## Problem requirements:
What you print should match the entries exactly, only without the pictures.

## Pictures with short captions:
■ ■ ■ ■ ■
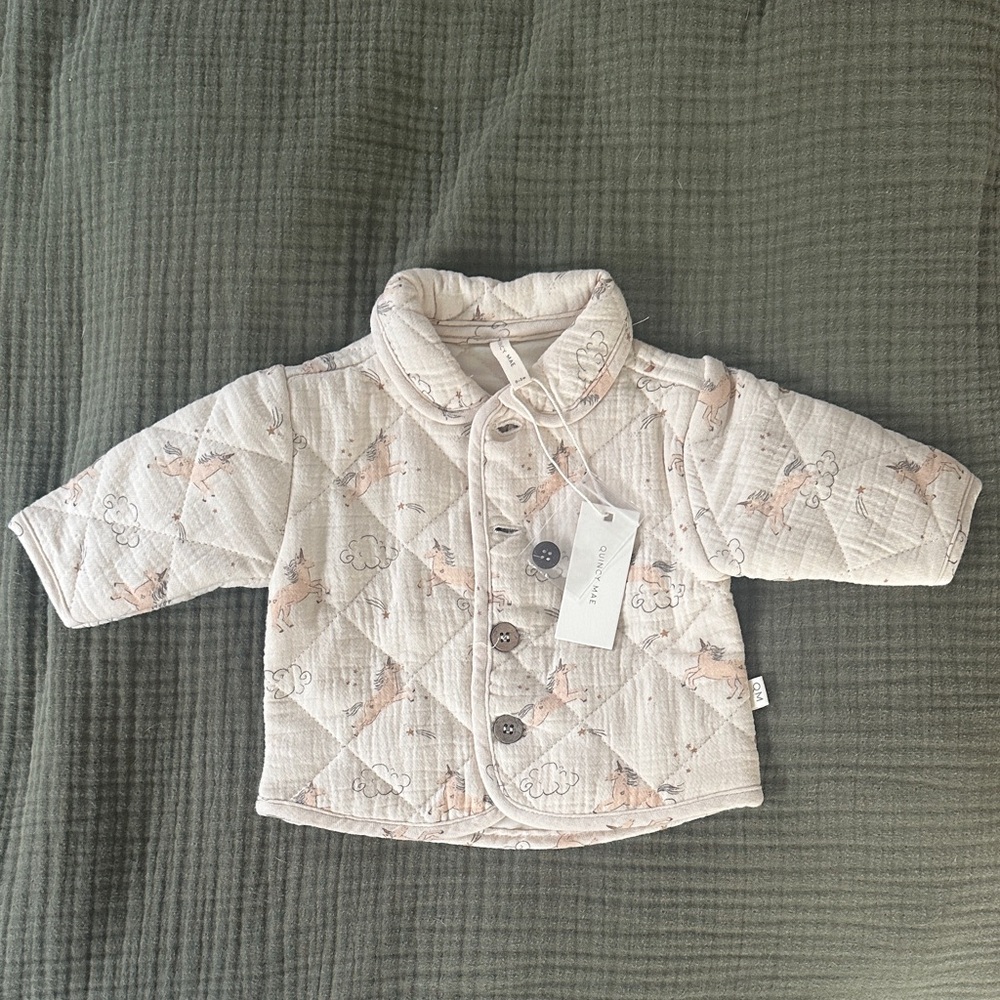 Quincy Mae Cream Quilted Baby Unicorn 🦄 Jacket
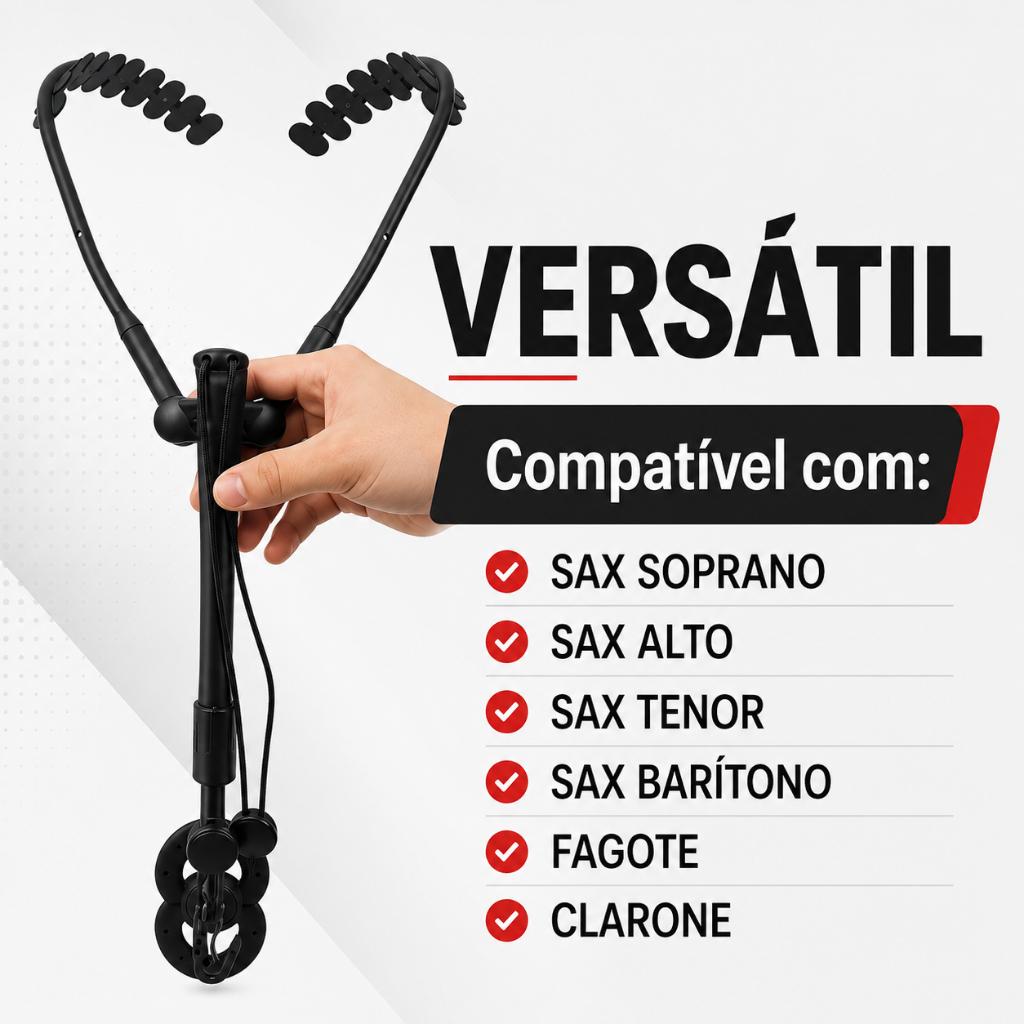 Correia Ergonômica Sax Alto Soprano Tenor Clarone Fagote Confortável Ajustável Cor Preto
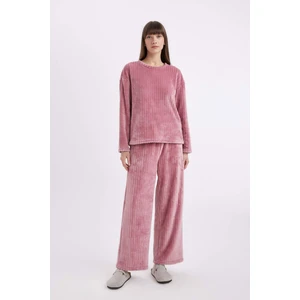 Fall in Love Pijama Takım Welsoft Pelüş Basic Düz Uzun Kollu Üst Geniş Bol Paça Beli Lastikli Alt A3355AX24AU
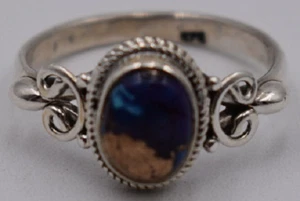 Sterling silver 925 Copper Purple Turquiose Oval ring size 7.5 Excellent new - Picture 1 of 4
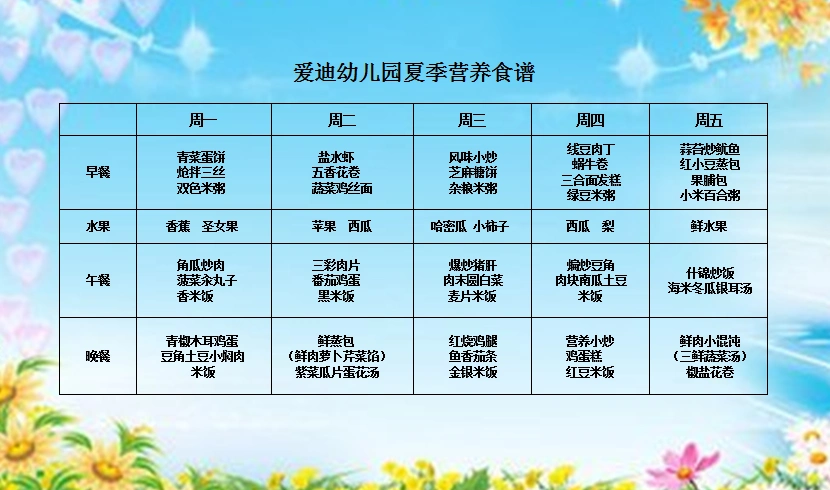 夏季食谱儿童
■ ■ ■ ■ ■
## Answer section:
 Quincy Mae Cream Quilted Baby Unicorn 🦄 Jacket
 Correia Ergonômica Sax Alto Soprano Tenor Clarone Fagote Confortável Ajustável Cor Preto
 Fall in Love Pijama Takım Welsoft Pelüş Basic Düz Uzun Kollu Üst Geniş Bol Paça Beli Lastikli Alt A3355AX24AU
 Sterling silver 925 Copper Purple Turquiose Oval ring size 7.5 Excellent new - Picture 1 of 4
 夏季食谱儿童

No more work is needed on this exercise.